A related question is whether an order of the bankruptcy court remanding a case is permissible in light on the Supreme Court's decision in Northern Pipeline Constr. Co. v. Marathon Pipe Line Co., 458 U.S. 50, 102 S.Ct. 2858, 73 L.Ed.2d 598 (1982). In Marathon, the Supreme Court found Congress' original grant of jurisdiction to the bankruptcy court under the Bankruptcy Reform Act of 1978, Pub.L. No. 95-598, 92 Stat. 2549 (1978), to be unconstitutional. Jurisdiction was established under 28 U.S.C. § 1471. Subsections (a) and (b) of § 1471 were substantially the same as subsections (a) and (b) of § 1334:

(a) Except as provided in subsection (b) of this section, the district courts shall have original and exclusive jurisdiction of all cases under title 11.
(b) Notwithstanding any Act of Congress that confers exclusive jurisdiction on a court or courts other than the district courts, the district courts shall have original but not exclusive jurisdiction of all civil proceedings arising under title 11 or arising in or related to cases under title 11.

28 U.S.C. § 1471 (repealed).
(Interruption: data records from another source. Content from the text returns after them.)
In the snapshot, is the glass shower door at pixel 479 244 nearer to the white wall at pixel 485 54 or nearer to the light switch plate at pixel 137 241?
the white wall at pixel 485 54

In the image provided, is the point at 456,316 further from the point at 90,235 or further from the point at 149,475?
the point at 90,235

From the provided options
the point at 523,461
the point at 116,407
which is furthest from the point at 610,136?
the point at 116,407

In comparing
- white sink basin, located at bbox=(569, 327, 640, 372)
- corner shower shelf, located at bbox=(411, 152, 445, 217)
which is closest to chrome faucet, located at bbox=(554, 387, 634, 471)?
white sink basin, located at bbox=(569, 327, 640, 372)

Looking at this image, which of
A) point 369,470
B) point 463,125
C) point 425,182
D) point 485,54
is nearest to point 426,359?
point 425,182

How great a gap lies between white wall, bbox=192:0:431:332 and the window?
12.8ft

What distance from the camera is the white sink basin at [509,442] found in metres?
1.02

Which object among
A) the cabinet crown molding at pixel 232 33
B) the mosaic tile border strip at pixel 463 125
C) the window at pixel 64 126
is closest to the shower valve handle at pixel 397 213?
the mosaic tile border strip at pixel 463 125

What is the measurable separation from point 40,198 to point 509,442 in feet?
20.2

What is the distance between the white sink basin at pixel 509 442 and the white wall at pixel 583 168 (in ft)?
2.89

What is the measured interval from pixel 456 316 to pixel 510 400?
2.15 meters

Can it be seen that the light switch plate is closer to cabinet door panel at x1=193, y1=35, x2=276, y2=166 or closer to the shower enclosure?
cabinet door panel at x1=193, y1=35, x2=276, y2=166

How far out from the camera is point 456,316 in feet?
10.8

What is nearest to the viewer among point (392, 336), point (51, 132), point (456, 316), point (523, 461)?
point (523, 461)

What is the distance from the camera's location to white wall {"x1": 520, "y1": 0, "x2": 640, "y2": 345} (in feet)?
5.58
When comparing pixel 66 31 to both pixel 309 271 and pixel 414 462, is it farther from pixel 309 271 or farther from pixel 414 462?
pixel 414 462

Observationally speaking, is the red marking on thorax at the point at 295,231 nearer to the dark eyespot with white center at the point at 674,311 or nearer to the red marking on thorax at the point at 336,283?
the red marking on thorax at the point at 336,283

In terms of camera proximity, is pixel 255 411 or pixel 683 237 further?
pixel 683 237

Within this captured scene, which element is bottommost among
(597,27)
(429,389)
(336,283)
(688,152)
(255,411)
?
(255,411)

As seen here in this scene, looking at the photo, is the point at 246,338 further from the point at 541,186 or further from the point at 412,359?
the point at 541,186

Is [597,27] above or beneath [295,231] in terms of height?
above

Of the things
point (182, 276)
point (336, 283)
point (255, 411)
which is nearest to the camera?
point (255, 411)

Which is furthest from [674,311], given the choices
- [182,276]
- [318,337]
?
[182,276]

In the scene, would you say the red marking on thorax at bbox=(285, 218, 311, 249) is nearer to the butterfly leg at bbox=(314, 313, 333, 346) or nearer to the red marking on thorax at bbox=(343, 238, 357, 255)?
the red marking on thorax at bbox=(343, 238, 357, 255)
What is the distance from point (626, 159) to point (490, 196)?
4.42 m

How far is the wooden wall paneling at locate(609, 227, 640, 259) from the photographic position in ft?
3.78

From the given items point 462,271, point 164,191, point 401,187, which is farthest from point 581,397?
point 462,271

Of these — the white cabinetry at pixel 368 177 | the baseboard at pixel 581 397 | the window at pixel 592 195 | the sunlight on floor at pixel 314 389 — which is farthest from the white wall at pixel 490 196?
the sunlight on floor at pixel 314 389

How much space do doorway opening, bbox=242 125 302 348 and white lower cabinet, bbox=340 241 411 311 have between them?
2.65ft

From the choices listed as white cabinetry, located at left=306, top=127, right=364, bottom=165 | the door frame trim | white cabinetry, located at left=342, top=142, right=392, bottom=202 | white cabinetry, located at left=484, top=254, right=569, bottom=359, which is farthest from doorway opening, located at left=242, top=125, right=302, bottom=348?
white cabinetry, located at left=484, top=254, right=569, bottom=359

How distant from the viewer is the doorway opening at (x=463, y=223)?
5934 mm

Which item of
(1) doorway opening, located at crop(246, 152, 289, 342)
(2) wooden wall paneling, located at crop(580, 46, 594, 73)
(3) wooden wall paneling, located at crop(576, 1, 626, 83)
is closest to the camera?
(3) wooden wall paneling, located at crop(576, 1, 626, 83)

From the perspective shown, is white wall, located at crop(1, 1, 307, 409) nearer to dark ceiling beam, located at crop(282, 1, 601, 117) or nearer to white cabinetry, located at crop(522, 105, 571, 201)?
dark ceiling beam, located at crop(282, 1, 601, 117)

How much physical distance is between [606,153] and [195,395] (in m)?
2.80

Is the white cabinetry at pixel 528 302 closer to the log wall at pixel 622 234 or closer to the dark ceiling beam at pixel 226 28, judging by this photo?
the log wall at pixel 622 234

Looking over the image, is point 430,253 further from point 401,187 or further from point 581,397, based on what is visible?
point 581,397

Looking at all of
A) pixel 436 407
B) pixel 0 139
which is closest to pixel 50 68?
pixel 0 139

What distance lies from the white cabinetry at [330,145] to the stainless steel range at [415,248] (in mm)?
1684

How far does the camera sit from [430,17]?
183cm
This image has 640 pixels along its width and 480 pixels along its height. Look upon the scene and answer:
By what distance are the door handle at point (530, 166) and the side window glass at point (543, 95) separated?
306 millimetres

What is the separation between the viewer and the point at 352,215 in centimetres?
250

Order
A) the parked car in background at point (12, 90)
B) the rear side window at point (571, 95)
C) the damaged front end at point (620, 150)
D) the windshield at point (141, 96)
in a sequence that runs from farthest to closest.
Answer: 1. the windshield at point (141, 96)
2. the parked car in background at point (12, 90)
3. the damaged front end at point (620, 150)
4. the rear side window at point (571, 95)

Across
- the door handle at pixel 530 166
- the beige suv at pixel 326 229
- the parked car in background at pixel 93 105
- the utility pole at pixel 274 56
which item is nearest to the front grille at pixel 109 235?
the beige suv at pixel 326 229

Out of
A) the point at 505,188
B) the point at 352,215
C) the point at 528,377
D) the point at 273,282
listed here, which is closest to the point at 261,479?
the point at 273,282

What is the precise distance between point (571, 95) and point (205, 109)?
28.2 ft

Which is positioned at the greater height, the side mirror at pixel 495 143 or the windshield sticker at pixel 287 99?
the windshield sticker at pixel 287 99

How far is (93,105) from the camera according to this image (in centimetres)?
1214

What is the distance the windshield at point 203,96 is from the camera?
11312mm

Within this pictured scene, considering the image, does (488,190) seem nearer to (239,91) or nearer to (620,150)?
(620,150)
Subsection (c), however, provided that "the bankruptcy court for the district in which the case under title 11 is commenced shall exercise all of the jurisdiction conferred by this section on the district courts." 28 U.S.C. § 1471(c) (repealed). The Supreme Court in Marathon, by plurality opinion, concluded that the broad grant of jurisdiction to bankruptcy judges under § 1471(c) was unconstitutional. Id. at 87, 102 S.Ct. at 2880. The Court reasoned that Article III of the Constitution prohibited Congress from vesting such expansive judicial powers in non-tenured judges. Id. at 76, 102 S.Ct. at 2874.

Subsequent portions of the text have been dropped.